How Much Editing Is Too Much for Your Landscape Photos?

Within the genre of landscape photography, there is often debate about how much editing is too much. When does the photograph go from natural to manipulated? Does it even matter? How much editing is too much for your photos?

The "right" amount of editing is often discussed among landscape photographers. Opinions range from a very natural look, capturing it straight out of the camera, to a more extreme view of blending images, enhancing elements through stretching, hue shifting, or something between those two editing levels.

The Natural Look

A segment of landscape photographers thinks edits should retain a natural look and be close to straight out of the camera. A good photo results from patience and perseverance to be present for dramatic light conditions. Editing is used to save a bad photo.

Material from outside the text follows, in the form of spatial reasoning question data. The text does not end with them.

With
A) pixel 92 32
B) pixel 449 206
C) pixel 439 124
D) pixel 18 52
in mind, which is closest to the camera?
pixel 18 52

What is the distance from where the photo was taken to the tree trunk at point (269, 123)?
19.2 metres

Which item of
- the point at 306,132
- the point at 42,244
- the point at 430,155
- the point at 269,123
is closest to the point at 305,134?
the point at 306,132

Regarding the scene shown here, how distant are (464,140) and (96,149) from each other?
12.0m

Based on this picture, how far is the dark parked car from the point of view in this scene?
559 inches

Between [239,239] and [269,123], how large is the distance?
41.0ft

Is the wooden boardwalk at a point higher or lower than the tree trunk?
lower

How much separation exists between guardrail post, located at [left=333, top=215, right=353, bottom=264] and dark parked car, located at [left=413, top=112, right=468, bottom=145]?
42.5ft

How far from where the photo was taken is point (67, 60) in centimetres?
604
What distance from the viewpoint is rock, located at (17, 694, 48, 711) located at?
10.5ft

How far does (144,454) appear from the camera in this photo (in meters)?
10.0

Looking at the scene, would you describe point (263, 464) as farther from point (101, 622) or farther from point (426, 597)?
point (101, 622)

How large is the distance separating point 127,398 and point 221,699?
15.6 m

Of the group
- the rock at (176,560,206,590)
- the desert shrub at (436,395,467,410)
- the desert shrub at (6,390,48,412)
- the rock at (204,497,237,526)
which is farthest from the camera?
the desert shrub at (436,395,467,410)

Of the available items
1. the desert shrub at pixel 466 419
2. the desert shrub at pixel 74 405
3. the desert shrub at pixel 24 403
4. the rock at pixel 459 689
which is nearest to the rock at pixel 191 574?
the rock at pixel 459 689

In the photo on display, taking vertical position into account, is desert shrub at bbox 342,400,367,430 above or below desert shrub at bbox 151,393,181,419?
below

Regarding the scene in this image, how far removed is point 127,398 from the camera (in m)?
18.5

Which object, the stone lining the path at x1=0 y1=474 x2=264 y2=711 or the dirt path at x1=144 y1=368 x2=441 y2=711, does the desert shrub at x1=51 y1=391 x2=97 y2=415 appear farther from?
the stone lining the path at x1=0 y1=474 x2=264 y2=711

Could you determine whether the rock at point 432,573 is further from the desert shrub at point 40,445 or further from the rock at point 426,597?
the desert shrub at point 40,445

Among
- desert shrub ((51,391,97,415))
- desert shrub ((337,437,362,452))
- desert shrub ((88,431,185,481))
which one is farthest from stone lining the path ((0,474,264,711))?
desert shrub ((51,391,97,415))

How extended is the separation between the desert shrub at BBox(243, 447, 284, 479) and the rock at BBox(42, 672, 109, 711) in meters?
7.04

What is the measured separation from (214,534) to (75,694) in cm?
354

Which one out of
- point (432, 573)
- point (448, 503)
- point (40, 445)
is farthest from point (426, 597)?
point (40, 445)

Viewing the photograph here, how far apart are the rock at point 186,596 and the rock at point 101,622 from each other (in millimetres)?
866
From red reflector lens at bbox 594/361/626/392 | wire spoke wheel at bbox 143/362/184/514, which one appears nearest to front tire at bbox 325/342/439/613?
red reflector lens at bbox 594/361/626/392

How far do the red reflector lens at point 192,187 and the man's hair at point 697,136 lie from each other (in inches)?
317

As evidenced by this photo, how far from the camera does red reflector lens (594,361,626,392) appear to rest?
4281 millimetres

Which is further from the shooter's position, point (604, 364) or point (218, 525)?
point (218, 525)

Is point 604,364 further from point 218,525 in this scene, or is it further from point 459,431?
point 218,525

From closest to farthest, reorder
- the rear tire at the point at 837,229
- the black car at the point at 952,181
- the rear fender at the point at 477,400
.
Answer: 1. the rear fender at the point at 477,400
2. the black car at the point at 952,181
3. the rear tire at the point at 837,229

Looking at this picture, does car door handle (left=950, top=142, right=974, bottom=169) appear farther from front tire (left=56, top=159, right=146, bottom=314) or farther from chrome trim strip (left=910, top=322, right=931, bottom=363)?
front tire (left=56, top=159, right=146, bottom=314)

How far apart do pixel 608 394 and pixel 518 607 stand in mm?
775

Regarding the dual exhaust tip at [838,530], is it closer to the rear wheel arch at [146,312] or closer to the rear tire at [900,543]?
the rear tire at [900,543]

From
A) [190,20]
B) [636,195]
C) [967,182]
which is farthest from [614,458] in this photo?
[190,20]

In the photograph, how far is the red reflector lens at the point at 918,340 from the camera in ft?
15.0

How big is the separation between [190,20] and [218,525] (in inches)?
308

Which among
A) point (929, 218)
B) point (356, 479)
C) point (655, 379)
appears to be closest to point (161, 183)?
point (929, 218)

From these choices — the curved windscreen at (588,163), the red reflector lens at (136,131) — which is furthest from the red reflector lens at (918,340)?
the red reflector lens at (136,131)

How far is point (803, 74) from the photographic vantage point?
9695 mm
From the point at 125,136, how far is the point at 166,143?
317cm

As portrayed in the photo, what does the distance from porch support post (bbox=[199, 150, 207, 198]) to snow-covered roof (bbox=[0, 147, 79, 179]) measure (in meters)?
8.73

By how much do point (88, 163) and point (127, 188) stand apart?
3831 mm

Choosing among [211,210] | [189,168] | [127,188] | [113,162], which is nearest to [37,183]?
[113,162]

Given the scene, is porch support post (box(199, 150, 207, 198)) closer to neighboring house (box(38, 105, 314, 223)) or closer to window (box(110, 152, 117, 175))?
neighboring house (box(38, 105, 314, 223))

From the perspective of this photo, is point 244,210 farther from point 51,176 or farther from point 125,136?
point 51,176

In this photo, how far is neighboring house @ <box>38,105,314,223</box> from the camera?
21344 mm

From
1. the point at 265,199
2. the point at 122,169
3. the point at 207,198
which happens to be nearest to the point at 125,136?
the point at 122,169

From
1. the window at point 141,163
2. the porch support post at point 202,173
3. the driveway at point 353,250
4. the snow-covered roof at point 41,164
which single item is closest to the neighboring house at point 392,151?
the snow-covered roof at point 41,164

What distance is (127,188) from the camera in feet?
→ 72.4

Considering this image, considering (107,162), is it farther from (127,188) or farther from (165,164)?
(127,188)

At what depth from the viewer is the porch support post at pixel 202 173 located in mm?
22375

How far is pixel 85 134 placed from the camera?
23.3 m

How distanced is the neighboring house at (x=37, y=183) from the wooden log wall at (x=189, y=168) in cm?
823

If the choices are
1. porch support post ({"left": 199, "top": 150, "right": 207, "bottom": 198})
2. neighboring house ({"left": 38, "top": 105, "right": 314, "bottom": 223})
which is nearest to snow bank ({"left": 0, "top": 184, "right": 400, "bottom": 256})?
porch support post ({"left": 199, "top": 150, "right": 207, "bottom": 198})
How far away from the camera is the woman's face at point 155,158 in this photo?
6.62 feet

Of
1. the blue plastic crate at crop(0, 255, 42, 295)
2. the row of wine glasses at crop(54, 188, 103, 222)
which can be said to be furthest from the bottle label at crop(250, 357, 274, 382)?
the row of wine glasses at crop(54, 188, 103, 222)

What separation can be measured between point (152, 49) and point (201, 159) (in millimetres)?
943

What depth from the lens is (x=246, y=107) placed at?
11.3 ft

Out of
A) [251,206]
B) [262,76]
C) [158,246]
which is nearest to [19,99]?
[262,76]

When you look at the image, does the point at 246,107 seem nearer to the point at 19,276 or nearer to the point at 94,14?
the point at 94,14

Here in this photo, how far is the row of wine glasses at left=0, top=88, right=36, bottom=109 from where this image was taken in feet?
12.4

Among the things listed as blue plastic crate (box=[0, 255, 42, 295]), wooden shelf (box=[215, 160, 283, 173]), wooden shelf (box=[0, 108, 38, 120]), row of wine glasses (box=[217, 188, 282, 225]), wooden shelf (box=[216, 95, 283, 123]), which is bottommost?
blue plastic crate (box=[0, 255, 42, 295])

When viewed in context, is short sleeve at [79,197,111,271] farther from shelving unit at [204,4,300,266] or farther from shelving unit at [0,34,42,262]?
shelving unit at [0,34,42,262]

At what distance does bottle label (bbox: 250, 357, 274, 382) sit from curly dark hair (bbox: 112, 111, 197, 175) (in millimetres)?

Some editing is always required or being applied. If you photograph using raw files, they necessitate doing some editing. Raw files lack contrast and are often soft, requiring at least a minimal amount of sharpening. These edits, just to refine a raw file, will bring the photographer's interpretation to the image. There isn't such a thing as straight out of the camera.

If you photograph in JPEG, the camera applies a profile to the image. There are usually several to choose from, some tend towards the flat side, others are more vivid, and others are often tailored for landscape photos. These profiles are applied, but the camera performs the base processing, or edits, needed to refine the raw file. The image is still being processed.

The Extreme

The more extreme side of editing involves more complex techniques to process a photograph. It could be focal length blending, where you blend a wide focal length image with a telephoto focal length to make a terrain feature in the distance seem larger against a strong foreground. Or maybe stretching some mountain peaks to make them more pronounced and interesting. Or maybe swapping in a different sky.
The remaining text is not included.